Women-led companies perform three times better than the S&P 500 - mijustin
http://fortune.com/2015/03/03/women-led-companies-perform-three-times-better-than-the-sp-500/
======
facepalm
In a 12 year period. So what about a 15 year period? Or a 20 year period? Or
in a 12 year period but 10 years ago?

Results like that are generally bunk, or if they really cared, they would have
made a broader statement (in these and those periods they performed like
that).

I have only looked at the Credit Suisse paper that I think started this meme,
and they clearly use a cut off point that makes women led companies look good.
If they start their comparison a couple of years earlier, suddenly it looks
different.

That's just standard methodology for companies like Credit Suisse whose main
business is convincing people to buy stock. That same method is used to make
stock market funds look good all the time (so that gullible people pay the 5%
premium for the seemingly brilliant manager of that fund).
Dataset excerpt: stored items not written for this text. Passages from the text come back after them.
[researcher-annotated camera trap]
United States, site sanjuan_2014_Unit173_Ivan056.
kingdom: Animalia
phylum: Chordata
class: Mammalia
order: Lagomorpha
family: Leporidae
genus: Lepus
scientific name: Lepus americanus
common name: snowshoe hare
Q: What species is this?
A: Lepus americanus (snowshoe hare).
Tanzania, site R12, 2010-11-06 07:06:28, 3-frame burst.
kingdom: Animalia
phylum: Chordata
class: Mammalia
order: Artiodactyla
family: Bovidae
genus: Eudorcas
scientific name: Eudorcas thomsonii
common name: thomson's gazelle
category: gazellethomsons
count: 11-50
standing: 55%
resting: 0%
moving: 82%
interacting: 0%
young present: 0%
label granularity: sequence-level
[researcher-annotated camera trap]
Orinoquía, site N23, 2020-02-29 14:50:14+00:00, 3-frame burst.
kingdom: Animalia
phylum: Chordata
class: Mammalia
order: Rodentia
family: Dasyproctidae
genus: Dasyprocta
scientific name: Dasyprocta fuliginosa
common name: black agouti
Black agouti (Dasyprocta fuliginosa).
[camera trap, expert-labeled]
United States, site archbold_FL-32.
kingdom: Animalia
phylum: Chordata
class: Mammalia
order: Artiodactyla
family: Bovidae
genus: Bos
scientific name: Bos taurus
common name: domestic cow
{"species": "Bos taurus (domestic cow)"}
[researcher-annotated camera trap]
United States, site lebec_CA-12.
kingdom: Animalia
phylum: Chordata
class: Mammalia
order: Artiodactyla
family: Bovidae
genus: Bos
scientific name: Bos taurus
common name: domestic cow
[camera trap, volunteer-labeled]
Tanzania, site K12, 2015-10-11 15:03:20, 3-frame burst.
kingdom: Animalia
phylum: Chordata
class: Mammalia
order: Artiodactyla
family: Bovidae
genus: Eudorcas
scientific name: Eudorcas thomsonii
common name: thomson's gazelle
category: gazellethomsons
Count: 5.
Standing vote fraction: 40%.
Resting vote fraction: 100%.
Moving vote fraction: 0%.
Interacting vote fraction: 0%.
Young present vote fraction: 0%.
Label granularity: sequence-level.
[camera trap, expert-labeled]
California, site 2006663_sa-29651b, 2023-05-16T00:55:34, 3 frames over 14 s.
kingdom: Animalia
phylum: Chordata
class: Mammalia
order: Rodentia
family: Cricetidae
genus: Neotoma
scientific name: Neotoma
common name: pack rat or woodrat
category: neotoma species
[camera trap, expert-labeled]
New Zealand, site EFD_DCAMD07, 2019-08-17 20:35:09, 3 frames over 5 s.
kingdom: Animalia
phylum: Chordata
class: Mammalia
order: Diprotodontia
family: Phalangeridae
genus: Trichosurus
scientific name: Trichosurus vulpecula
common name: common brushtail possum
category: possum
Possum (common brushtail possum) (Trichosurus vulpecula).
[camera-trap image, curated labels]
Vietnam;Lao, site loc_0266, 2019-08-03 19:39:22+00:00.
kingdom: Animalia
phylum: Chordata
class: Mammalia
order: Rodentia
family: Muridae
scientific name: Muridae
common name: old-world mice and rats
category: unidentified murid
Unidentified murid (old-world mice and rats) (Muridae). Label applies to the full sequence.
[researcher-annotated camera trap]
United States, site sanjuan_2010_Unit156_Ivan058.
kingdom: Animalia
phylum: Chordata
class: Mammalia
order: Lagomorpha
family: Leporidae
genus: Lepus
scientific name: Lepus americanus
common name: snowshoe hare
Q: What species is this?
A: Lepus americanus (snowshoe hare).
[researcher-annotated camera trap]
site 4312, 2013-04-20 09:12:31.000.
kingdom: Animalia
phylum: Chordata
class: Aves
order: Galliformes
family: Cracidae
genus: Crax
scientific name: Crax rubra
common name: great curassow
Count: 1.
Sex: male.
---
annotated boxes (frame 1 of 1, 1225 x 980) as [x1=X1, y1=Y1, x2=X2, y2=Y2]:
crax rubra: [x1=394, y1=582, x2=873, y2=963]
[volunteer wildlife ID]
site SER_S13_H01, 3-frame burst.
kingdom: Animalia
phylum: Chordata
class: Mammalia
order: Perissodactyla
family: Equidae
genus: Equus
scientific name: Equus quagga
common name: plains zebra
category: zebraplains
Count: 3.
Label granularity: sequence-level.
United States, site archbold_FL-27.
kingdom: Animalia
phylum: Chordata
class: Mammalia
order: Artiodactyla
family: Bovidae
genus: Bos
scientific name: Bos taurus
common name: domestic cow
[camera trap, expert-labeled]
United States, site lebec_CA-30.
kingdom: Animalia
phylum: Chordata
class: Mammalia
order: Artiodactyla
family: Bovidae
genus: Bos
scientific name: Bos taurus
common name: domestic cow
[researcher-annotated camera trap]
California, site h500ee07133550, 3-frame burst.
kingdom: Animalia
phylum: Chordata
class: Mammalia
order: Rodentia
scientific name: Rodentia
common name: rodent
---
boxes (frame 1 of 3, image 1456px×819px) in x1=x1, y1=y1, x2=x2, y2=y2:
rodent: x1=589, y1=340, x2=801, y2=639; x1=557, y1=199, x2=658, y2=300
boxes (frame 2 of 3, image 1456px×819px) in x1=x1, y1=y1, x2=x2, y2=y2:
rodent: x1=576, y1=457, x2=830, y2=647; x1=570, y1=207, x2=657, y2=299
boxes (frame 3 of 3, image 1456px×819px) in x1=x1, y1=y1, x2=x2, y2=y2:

Other explanations of course could be: categories of businesses were trending
that were more attractive to women (like digital services vs mining or
something like that). Or the market in the time favored a risk averse approach
and women tend to be more risk averse (don't know that) - there was a bad
economical recession in that period of time (as they claim women "manage risk
better" \- well there are times when more or less risk taking are called for).

Don't get me wrong, I don't mind if women are CEOs and lead companies. I'm
just wary of "narratives" that sound too good or too ideologically motivated.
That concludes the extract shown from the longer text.